The owners of Great Fosters continue to commission modern gardens to fit within the eclectic pattern of the place. We are currently working on a final pair of enclosed gardens beside the moat. An oval viewing mound on one side of the axial path, spirals down to an oval dell on the other, linked by a rill of water fed from the moat.
Land sculpting can even work in tight urban spaces. At Hyde Park Corner we are emphasising the natural fall in levels by forming a sweeping, south-facing grass bowl. The north-eastern corner is being raised by a further 2.5 metres, while the south-western corner (nearly 12 metres lower) is held by a 35 metre long water wall. The water wall has been built by the Australian government as a war memorial and the upper bowl is being created by the New Zealand government with exciting bronze sculptures in the pattern of the Southern Cross for their own memorial. With the new pedestrian crossings, the combined effect will be to turn Hyde Park Corner from an impenetrable traffic roundabout into a peaceful and protected fulcrum in the middle of the Royal Parks.
The courtyard of the old County Hall has been similarly transformed. The old concrete roof grate in the centre of the court has been turned into a turf sculpture.
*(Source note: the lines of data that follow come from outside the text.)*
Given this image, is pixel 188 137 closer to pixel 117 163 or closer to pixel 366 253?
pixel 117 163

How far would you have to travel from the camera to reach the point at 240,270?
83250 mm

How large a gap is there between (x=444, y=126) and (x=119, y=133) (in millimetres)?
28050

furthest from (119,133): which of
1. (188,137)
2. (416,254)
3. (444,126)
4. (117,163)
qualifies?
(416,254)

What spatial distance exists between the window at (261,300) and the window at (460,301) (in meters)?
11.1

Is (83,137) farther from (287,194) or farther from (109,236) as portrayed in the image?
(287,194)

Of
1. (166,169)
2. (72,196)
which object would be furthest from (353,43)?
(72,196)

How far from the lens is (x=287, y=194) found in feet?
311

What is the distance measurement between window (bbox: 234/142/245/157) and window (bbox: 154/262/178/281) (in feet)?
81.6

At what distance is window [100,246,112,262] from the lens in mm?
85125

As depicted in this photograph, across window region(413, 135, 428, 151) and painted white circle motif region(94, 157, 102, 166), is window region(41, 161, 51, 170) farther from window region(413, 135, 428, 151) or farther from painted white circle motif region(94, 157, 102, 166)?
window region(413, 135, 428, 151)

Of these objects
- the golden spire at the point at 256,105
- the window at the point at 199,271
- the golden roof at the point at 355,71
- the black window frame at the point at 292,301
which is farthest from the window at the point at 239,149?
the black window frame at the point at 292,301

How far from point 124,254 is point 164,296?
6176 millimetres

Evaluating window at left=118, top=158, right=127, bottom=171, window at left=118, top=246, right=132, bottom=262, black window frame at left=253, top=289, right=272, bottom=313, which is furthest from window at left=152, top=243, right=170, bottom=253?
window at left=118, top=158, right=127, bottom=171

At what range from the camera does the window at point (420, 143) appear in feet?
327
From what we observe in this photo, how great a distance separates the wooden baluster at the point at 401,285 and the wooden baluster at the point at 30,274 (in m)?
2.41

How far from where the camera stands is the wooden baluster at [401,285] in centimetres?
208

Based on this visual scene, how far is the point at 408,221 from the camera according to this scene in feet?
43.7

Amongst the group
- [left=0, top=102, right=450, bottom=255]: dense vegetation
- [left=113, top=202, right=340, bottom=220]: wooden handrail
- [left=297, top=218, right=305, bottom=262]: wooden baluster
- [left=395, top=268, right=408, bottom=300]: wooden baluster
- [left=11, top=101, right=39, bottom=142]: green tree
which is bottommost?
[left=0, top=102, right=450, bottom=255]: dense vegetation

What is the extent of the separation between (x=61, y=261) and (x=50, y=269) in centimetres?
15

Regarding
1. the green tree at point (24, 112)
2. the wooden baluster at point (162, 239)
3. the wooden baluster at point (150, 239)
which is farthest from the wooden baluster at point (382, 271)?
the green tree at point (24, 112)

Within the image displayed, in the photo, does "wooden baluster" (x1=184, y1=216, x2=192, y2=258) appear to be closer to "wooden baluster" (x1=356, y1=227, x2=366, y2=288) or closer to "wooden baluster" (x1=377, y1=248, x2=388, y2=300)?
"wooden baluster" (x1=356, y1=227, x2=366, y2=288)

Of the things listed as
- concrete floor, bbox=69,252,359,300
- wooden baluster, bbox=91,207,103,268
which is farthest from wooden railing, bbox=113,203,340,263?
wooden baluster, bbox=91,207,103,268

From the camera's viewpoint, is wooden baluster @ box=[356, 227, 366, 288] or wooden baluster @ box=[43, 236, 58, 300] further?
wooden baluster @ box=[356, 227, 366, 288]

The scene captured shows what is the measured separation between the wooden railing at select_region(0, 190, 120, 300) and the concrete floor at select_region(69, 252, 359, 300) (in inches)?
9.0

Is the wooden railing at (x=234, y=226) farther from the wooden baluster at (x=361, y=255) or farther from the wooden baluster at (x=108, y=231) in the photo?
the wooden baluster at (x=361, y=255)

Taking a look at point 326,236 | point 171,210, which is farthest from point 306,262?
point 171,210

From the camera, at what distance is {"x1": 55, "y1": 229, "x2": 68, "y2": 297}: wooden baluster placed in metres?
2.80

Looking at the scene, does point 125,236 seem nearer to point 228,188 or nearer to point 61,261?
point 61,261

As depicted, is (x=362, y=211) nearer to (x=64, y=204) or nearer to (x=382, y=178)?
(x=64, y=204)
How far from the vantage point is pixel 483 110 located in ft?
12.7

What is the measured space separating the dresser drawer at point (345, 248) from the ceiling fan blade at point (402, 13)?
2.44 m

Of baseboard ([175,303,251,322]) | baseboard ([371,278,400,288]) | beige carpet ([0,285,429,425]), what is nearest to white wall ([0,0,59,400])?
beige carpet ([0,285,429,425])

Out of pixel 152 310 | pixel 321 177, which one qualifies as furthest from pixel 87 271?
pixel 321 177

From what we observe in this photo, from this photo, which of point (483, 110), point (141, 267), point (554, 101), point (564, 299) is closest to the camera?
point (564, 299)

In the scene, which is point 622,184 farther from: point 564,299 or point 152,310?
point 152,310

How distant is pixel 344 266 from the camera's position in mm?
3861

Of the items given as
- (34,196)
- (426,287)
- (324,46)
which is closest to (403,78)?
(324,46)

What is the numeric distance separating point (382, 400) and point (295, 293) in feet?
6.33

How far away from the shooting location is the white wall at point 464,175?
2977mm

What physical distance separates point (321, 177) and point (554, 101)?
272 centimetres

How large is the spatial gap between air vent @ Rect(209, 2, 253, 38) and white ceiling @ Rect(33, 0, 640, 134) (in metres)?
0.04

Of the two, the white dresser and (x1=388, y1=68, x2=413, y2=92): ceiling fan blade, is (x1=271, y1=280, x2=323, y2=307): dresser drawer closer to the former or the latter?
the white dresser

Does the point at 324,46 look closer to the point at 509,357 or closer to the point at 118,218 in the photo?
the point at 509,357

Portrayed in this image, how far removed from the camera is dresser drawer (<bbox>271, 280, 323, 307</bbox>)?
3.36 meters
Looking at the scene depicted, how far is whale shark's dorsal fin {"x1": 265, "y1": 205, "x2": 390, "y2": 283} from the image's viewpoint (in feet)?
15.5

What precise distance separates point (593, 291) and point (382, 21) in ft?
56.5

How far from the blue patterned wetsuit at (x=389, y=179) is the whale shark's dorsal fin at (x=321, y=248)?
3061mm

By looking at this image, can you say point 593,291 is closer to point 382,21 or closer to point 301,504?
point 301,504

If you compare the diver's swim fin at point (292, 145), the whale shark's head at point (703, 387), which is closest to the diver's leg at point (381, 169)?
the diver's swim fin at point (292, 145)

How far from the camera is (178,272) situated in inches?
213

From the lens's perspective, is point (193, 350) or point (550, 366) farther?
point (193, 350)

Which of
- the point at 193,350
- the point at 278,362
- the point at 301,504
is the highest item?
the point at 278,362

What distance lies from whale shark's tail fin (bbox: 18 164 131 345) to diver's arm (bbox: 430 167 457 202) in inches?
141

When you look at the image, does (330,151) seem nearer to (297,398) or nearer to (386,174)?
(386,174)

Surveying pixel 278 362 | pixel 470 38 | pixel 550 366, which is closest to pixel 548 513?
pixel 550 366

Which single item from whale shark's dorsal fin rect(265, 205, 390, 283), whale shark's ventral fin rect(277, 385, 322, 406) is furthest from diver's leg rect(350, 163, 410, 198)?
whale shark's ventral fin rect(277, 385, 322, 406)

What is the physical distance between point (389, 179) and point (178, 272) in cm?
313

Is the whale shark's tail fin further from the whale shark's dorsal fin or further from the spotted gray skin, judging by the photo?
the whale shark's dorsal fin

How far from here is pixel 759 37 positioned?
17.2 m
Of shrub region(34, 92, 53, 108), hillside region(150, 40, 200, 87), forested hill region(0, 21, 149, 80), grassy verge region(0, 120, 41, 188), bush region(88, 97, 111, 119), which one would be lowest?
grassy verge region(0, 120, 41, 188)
Weight restrictions lead to some unorthodox use of polystyrene as subsoil and growth mats for vertical grass faces, but the final result is a kind of ziggurat of turf in a very hard and austere urban space.
Even in small suburban gardens the odd bit of land sculpting can work. Just 300mm changes in elevation can turn a flat lawn into a series of waves. When the crests are differentiated from the troughs by alternating species of grass, the effect can be exaggerated. Yorkshire Fog left to grow and flower can produce creamy waves that move with the wind and contrast with the smooth green planes of mown grass.
Sculpting the land is an ancient and very British tradition. It is one of the most dramatic and yet playful ways of designing in the landscape and enormous fun. The subtlety of the form, often hidden in flat light, can become tremendously powerful at dawn or dusk or in frost and low mist. Combined with different patterns of grasses, grazing or mowing, the scope for imaginative design will keep me absorbed for the rest of my life.